The Internet Protocol specifies how
network addresses should be attached to the packet’s headers, a
designated space in the packet containing its meta-data.
The Internet Protocol also specifies how the routers should
forward the packets based on the address in
the header.
Where did these Internet routers
come from? Who owns them?
These routers originated in the 1960s
as ARPANET, a military project whose goal was a computer network
that was decentralized so the government could access and distribute
information in the case of a catastrophic event.

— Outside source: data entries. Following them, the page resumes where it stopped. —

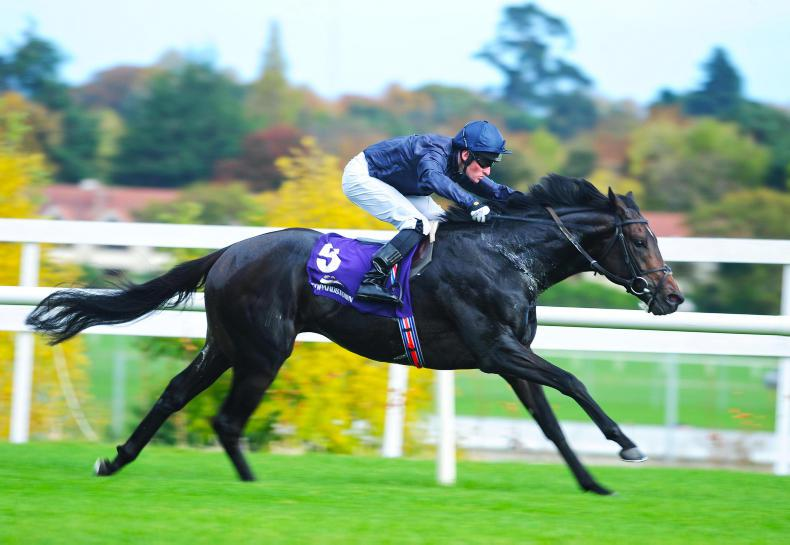 Aidan O'Brien unveils strong Chester squad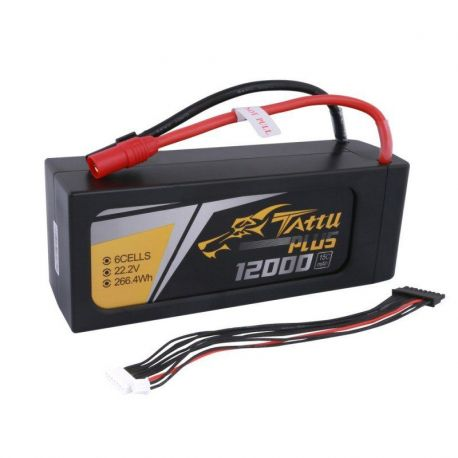Tattu Plus 6S 12000mAh 15C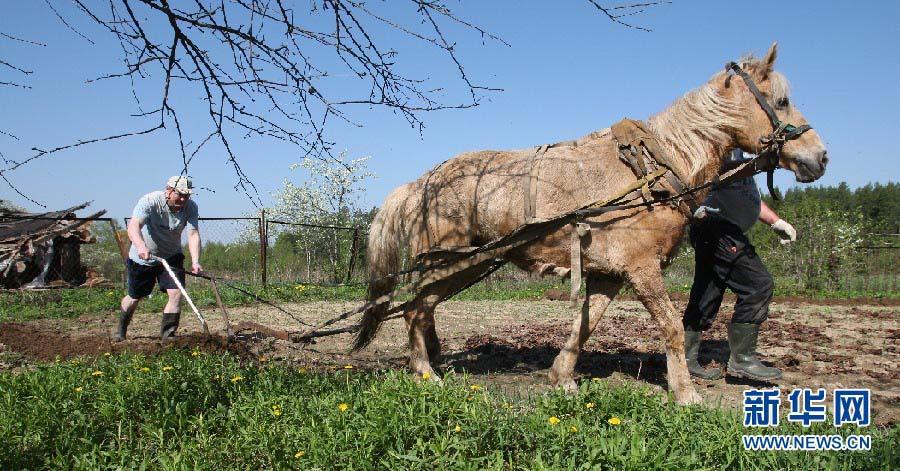 地处中东欧的白俄罗斯春天来得较晚。到5月中旬,全国大田里的春播工作才全面结束。而在农民自家的宅旁园地里,播种工作仍在进行中。大多数人仍然采用马拉犁铧的原始生产方式,也有些人用上了简陋的电动犁铧。(明斯克分社首席记者张志强)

Since then, a number of Internet
Service Providers (ISP) corporations have added routers onto
these ARPANET routers.
There is no single owner of these Internet routers,
but rather multiple owners: The government agencies and universities associated
with ARPANET in the early days and ISP corporations
like AT&T and Verizon later on.
Asking who owns the Internet is like asking who owns all
the telephone lines. No one entity owns them all; many different entities own
parts of them.
Do the packets always arrive in
order? If not, how is the message re-assembled?
The packets may arrive at their
destination out of order. This happens when a later packet finds
a quicker path to the destination than an earlier one. But packet’s
header contains information about the packet’s order
relative to the entire message. The Transport Control
Protocol uses this info for reconstructing the message at the
destination.
Do packets always make it to their
destination?
The Internet Protocol makes no guarantee
that packets will always arrive at their destinations. When
that happens, it’s called called a packet loss. This typically
happens when a router receives more packets it
can process. It has no option other than to drop some packets.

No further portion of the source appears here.